While Beckett and Castle's relationship doesn't really take center stage, the writers do a good job at making sure it's still an important part of their lives. Episodes like "Secret Santa" and "Significant Others" help to advance their story without bogging it down or making it too over the top romantic or really cheesy. I actually am really enjoying having a strong, realistic, and grown up relationship being portrayed on television. It's so much more rare than anybody realizes, but the writers aren't going for the typical tropes here, they're really working at building something that feels real.
Of course, mid season gets bogged down in not just returning to the large conspiracy of Senator Bracken (though "Recoil" ended up having a much better resolution that I ever could have expected, and brought out a lot of great character moments for Beckett) but there was also "Target" and "Hunt." Once again, the mid-season two parter was so over the top that it challenged my ability to deal with the premise of the show and just go along with the story. Usually, even when Castle follows a cliche as a show, I'm on board and cheering them along. But about fifteen times over the course of these two episodes I rolled my eyes and said "OF COURSE they have Alexis, OF COURSE she was the real target, OF COURSE Castle has some wacky kidnap negotiator contact in France..." and the bit reveal of the episode, as much as I found it a little heartwarming, got the biggest "OF COURSE" of them all. Maybe I'm just too worn out from all the convenience of story lines on Doctor Who, I just felt like it made Castle out to be so much less relatable than he was before.

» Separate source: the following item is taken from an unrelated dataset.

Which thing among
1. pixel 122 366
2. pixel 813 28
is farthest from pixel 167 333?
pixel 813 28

The absolute highlight of the season is actually "The Wild Rover," which is a Ryan-centric episode. I knew Seamus Dever was a good actor, Ryan has been a particular favorite of mine since the beginning, I love the way he's the one that's always willing to buy whatever Castle is selling. But Dever knocks it out of the park in "The Wild Rover," when it's revealed that he previously spent time undercover in the Irish mob, and he has to go back in. I honestly can't come up with the right words to describe just how powerful and well done it is, and it means you'll never look at Ryan quite the same way again. Which is the highest praise I can give it.
Of course, the big story is the cliffhanger at the end, as always. To be honest, the "what will happen between Castle and Beckett" doesn't really concern me too much. It's that the writers put everything on the line, nearly every character we love is going to be affected by Beckett's decision, and I trust them wholeheartedly to do right by the audience, but I don't know what that means. It's the kind of ridiculously complicated situation that is just what life is about, and that everyone faces. Neither choice is completely right or completely wrong, and I cannot wait to see what will happen next season. I'm also more than a little bitter that I have to wait, but that's what I get for catching up to what's airing, huh?